Written problem -> Rewrite the data from the line with "By looking at" to the line with "What is the", changing "bridge deck" to "walkway" and leaving everything else the same.

Listed entries ->
— BEGIN —

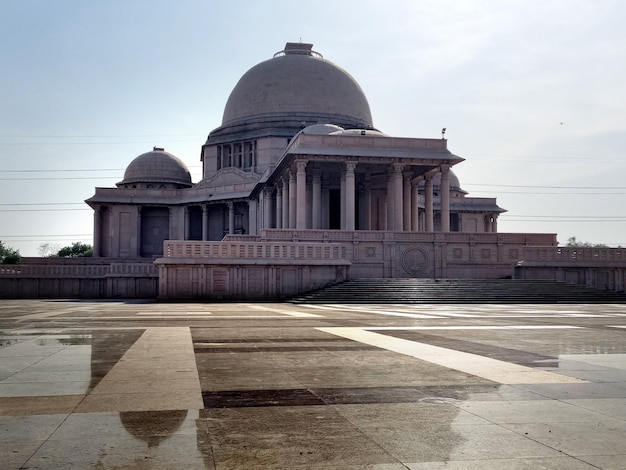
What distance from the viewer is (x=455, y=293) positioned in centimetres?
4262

— END —
— BEGIN —

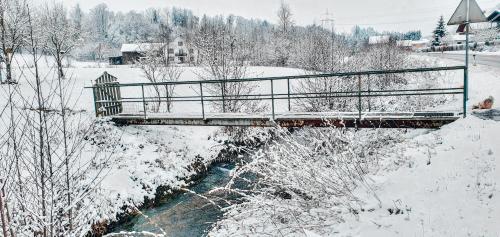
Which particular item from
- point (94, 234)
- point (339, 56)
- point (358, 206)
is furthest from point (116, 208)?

— END —
— BEGIN —

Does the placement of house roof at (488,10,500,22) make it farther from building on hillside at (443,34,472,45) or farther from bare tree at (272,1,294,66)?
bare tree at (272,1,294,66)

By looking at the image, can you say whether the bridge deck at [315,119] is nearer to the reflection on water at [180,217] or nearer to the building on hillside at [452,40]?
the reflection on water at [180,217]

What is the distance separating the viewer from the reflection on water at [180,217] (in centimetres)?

— END —

Exercise response ->
By looking at the image, can you say whether the walkway at [315,119] is nearer to the reflection on water at [180,217] or nearer to the building on hillside at [452,40]?
the reflection on water at [180,217]

What is the distance separating the viewer from the reflection on water at [180,217] (in centimetres)?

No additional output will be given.